Christian Wijnants sent his audience off to some unidentifiable place — urban, chic, sophisticated, with African-flavored prints, sequins and subtle ruffles — to the tap, tap, tapping of percussion music. Black beaded earrings added extra loops and hoops. So, too, did stiff ropes of hair on the models heads — more shapes.

“I liked the idea of escapism, traveling,” said Wijnants backstage before the show.

He was absorbed by works from Los Angeles-based painter Henry Taylor last season, and the influence lingered — as seen in the colors. And also thought about African and American continents colliding together.

Animal-like prints had a backdrop of a grid of small circles — bubble wrap had served as the starting point of a new printing technique — apply paint, press on the paper.

But our prints and knits man was really out to explore shapes and volumes.

“I wanted a little more bigger-sized ruffles,” he explained, pointing to a skirt fashioned in the form of a large ruffle. It also carried strips of smaller, more traditional ruffles, which he applied in unconventional ways, in rings around loose trousers or on the seam of an oversize, collared shirt.

This focus on shapes all brought considerable depth to the lineup.
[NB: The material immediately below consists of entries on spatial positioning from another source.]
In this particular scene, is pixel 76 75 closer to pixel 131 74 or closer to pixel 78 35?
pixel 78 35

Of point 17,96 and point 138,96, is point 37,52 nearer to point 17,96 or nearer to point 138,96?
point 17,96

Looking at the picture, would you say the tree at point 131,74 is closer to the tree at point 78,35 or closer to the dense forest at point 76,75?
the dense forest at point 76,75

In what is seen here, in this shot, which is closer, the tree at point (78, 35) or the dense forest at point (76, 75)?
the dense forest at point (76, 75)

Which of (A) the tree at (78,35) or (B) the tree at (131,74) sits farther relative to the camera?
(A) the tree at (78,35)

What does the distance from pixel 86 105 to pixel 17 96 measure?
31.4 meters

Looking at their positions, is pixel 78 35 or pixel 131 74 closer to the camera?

It was already rich with textures, including patterns outlined in sequins, or a pale sherbet green raffia-like material he used to make a skirt, with extra volume-building folds in the front. But the parade of broad pleats, endless folds and extra gatherings that transformed dresses, suits and flowing trouser combinations showed the stronger character of the Wijnants woman. Wijnants has been expanding at a fast clip, adding men’s and new shoes and more accessories, but this was a different kind of extension — one of range. And proof that a little bubble wrap can take you a long way.